▶ _TASK DETAILS_:
Your answer should hold only the lines from the one with "[camera trap, volunteer-labeled]" through the end of the listing below, each retyped exactly.

▶ _DATA SHOWN_:
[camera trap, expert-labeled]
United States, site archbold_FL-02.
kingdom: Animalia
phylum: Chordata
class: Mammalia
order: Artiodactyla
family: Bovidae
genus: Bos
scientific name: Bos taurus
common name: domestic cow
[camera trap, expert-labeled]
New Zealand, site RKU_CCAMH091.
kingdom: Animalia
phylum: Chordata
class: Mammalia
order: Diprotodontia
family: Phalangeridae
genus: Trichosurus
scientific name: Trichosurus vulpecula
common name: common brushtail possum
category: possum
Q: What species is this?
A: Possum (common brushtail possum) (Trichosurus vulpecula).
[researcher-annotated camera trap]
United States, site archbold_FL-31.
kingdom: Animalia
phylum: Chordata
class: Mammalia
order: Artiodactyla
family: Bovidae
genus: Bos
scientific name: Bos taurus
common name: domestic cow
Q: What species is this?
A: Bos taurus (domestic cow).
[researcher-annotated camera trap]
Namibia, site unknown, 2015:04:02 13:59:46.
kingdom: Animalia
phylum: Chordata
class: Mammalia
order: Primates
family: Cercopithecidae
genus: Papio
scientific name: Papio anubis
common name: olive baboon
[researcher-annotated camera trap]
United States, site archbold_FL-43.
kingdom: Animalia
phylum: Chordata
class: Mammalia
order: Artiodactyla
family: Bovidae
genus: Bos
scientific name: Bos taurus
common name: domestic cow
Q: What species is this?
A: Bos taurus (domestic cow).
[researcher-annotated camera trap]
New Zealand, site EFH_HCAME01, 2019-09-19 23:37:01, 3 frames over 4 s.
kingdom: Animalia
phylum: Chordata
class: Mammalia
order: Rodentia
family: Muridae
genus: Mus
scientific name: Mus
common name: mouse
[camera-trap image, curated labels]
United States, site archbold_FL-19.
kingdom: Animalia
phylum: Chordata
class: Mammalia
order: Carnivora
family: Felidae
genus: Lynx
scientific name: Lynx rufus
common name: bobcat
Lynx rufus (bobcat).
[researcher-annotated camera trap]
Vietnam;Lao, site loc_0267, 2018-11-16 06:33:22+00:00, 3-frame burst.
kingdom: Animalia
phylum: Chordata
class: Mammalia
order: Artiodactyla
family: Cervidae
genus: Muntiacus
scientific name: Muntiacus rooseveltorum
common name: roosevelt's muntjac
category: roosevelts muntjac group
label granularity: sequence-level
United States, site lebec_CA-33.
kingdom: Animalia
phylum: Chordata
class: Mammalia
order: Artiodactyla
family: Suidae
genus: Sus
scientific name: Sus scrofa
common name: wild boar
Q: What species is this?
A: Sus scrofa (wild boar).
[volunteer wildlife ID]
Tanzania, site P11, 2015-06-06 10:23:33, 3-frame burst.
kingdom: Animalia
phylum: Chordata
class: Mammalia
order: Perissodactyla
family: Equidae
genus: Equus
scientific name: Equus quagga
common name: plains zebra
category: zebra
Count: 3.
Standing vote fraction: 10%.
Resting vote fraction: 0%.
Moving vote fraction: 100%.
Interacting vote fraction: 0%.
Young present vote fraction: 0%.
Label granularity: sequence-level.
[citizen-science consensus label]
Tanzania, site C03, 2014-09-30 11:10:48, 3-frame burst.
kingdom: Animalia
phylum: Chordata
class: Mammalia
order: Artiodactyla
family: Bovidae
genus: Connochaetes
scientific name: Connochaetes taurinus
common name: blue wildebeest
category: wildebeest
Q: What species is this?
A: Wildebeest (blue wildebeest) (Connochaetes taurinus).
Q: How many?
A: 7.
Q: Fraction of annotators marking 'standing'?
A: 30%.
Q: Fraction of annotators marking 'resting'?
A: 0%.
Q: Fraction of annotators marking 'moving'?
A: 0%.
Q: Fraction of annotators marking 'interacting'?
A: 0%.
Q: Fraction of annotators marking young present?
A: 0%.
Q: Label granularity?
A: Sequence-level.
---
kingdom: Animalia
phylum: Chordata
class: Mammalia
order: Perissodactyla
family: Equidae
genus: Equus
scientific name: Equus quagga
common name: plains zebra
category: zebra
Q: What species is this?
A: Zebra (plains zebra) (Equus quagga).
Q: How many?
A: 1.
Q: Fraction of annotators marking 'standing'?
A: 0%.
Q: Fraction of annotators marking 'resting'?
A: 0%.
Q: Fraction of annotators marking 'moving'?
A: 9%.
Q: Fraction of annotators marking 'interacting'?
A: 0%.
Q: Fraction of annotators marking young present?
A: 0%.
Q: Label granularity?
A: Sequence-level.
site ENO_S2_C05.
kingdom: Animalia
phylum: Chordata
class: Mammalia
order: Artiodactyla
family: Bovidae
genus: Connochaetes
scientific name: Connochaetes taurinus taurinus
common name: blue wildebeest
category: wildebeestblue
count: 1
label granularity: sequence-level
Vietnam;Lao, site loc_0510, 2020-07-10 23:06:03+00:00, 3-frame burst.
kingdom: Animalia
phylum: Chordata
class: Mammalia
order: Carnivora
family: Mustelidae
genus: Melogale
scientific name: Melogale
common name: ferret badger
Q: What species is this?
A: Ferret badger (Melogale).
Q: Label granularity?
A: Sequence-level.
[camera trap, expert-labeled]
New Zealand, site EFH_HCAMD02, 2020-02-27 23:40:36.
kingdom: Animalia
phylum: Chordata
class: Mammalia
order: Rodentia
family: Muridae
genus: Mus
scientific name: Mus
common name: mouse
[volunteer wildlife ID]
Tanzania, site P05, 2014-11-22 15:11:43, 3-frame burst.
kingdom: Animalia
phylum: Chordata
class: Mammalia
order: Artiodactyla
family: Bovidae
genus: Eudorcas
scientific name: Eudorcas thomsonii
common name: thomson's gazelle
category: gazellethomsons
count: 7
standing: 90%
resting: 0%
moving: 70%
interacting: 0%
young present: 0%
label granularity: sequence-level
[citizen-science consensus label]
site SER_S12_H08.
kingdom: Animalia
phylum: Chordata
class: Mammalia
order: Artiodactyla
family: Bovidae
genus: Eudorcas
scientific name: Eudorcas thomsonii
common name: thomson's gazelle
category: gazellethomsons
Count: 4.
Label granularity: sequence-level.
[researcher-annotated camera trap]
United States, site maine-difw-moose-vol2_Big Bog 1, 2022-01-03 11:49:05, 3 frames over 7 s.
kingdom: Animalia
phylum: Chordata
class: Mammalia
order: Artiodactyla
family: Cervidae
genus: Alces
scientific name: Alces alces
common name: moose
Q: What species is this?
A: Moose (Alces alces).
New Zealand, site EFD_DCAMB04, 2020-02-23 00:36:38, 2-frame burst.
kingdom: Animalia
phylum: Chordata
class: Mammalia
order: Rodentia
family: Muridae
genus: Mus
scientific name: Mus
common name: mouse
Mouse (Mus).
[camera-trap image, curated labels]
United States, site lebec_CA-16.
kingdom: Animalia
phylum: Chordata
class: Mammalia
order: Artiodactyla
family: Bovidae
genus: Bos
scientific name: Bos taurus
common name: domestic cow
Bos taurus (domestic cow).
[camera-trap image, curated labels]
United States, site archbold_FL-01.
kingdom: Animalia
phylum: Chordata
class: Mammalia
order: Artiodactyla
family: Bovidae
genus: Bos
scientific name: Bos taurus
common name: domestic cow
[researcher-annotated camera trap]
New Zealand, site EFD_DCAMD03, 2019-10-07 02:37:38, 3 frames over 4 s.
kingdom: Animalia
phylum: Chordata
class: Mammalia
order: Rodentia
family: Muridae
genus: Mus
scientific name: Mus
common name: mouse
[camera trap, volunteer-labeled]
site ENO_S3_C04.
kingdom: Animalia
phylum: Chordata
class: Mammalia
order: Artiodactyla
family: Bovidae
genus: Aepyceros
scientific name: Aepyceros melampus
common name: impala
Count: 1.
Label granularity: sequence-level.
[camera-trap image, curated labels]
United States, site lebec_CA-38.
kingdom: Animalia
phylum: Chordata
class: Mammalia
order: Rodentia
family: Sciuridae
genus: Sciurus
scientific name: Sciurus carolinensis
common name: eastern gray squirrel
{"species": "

▶ _OUTPUT_:
[camera trap, volunteer-labeled]
site ENO_S3_C04.
kingdom: Animalia
phylum: Chordata
class: Mammalia
order: Artiodactyla
family: Bovidae
genus: Aepyceros
scientific name: Aepyceros melampus
common name: impala
Count: 1.
Label granularity: sequence-level.
[camera-trap image, curated labels]
United States, site lebec_CA-38.
kingdom: Animalia
phylum: Chordata
class: Mammalia
order: Rodentia
family: Sciuridae
genus: Sciurus
scientific name: Sciurus carolinensis
common name: eastern gray squirrel
{"species": "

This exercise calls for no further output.